## Start GIVEN INFORMATION

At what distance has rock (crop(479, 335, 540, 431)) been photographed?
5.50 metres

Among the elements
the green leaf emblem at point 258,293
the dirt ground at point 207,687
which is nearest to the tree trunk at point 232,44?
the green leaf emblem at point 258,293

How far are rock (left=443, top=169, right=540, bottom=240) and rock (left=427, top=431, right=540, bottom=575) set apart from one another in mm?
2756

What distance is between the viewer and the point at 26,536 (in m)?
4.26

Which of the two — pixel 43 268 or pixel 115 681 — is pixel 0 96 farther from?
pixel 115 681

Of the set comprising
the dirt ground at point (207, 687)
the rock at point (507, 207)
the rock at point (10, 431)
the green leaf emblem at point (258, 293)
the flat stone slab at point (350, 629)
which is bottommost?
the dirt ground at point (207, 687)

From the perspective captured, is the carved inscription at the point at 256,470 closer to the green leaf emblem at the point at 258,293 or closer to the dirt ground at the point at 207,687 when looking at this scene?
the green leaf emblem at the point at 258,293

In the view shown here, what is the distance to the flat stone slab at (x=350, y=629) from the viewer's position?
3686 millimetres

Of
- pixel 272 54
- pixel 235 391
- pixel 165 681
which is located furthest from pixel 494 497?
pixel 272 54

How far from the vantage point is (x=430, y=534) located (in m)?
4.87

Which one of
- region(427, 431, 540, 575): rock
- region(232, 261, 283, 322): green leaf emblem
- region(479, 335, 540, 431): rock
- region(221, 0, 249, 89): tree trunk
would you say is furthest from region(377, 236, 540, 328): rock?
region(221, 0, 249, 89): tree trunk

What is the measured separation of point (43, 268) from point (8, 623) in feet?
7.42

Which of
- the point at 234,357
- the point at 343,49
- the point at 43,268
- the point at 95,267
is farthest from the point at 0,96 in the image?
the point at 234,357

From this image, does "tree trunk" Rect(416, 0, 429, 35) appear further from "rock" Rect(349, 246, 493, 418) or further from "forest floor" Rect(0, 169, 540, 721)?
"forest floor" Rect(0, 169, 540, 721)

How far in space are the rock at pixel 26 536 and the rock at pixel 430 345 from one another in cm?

## End GIVEN INFORMATION

• _WORK TO BE COMPLETED_: Can you write out all of the records above, character for character, without changing anything?

• _SOLUTION FOR THIS EXERCISE_:
At what distance has rock (crop(479, 335, 540, 431)) been photographed?
5.50 metres

Among the elements
the green leaf emblem at point 258,293
the dirt ground at point 207,687
which is nearest to the tree trunk at point 232,44?
the green leaf emblem at point 258,293

How far are rock (left=443, top=169, right=540, bottom=240) and rock (left=427, top=431, right=540, bottom=575) set apart from one another in mm?
2756

What distance is between the viewer and the point at 26,536 (in m)?
4.26

Which of the two — pixel 43 268 or pixel 115 681 — is pixel 0 96 farther from?
pixel 115 681

Of the set comprising
the dirt ground at point (207, 687)
the rock at point (507, 207)
the rock at point (10, 431)
the green leaf emblem at point (258, 293)
the flat stone slab at point (350, 629)
which is bottommost?
the dirt ground at point (207, 687)

From the perspective captured, is the carved inscription at the point at 256,470 closer to the green leaf emblem at the point at 258,293 or closer to the dirt ground at the point at 207,687 when looking at this scene?
the green leaf emblem at the point at 258,293

In the view shown here, what is the distance to the flat stone slab at (x=350, y=629) from the viewer's position?
3686 millimetres

Of
- pixel 272 54
- pixel 235 391
- pixel 165 681
which is located furthest from pixel 494 497?
pixel 272 54

How far from the vantage point is (x=430, y=534) located (in m)?
4.87

Which one of
- region(427, 431, 540, 575): rock
- region(232, 261, 283, 322): green leaf emblem
- region(479, 335, 540, 431): rock
- region(221, 0, 249, 89): tree trunk
would you say is furthest from region(377, 236, 540, 328): rock?
region(221, 0, 249, 89): tree trunk

What is the measured separation of point (43, 268) from point (8, 623) in feet?
7.42

Which of
- the point at 234,357
- the point at 343,49
- the point at 43,268
- the point at 95,267
is farthest from the point at 0,96 in the image?
the point at 234,357

From this image, does "tree trunk" Rect(416, 0, 429, 35) appear further from "rock" Rect(349, 246, 493, 418) or further from "forest floor" Rect(0, 169, 540, 721)?
"forest floor" Rect(0, 169, 540, 721)

How far in space are the rock at pixel 26 536 and the rock at pixel 430 345 from one another in cm?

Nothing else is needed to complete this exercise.